Assigned task: Lines from the one containing "site 3802, 2012-05-14 09:07:00.000." through the end of the entries below: set them down exactly, both ends included, with nothing added.

The records:
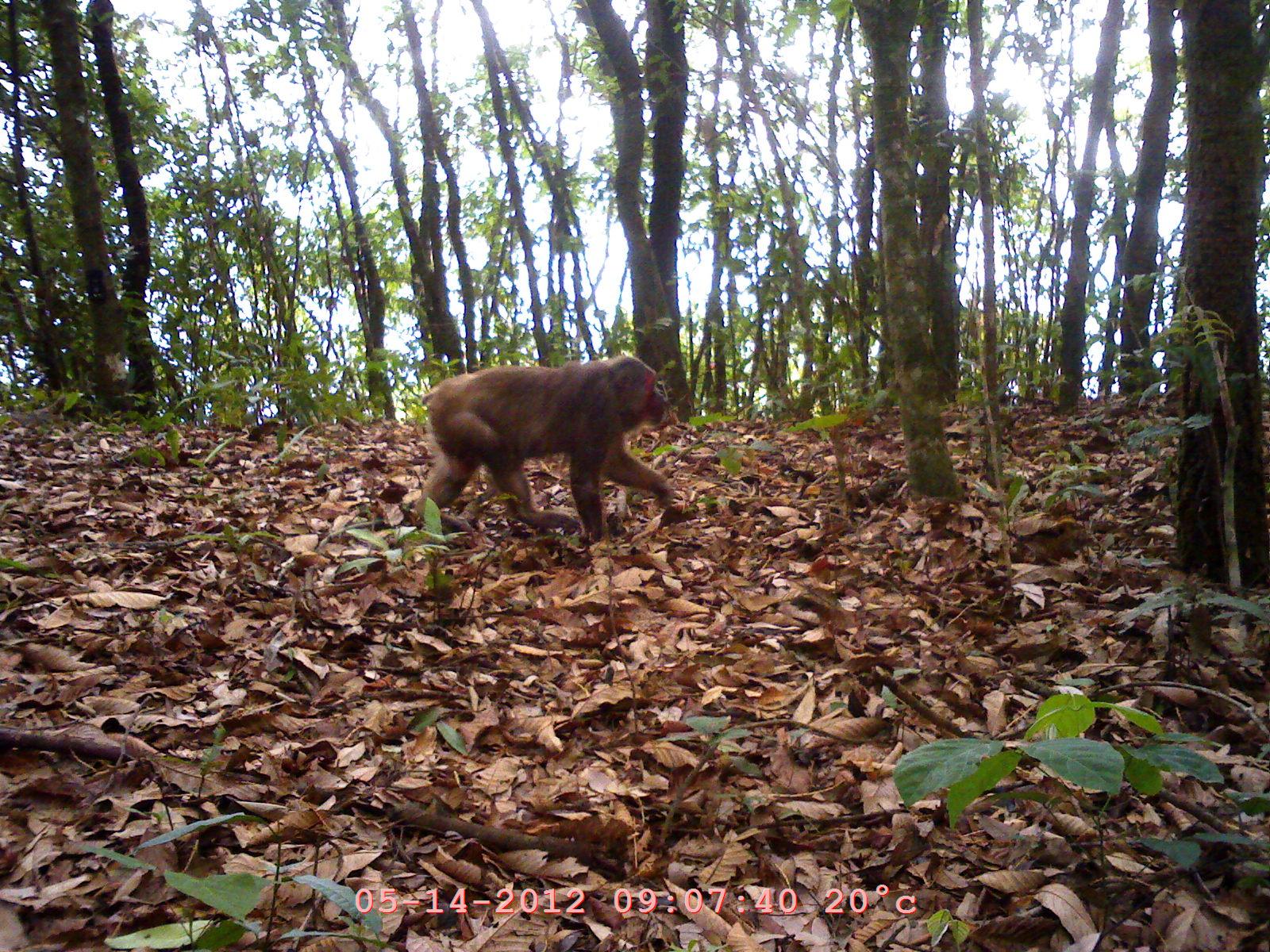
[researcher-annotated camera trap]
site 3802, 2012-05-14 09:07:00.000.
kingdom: Animalia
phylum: Chordata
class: Mammalia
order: Primates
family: Cercopithecidae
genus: Macaca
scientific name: Macaca arctoides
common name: stump-tailed macaque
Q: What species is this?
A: Macaca arctoides (stump-tailed macaque).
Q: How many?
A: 1.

Solution:
site 3802, 2012-05-14 09:07:00.000.
kingdom: Animalia
phylum: Chordata
class: Mammalia
order: Primates
family: Cercopithecidae
genus: Macaca
scientific name: Macaca arctoides
common name: stump-tailed macaque
Q: What species is this?
A: Macaca arctoides (stump-tailed macaque).
Q: How many?
A: 1.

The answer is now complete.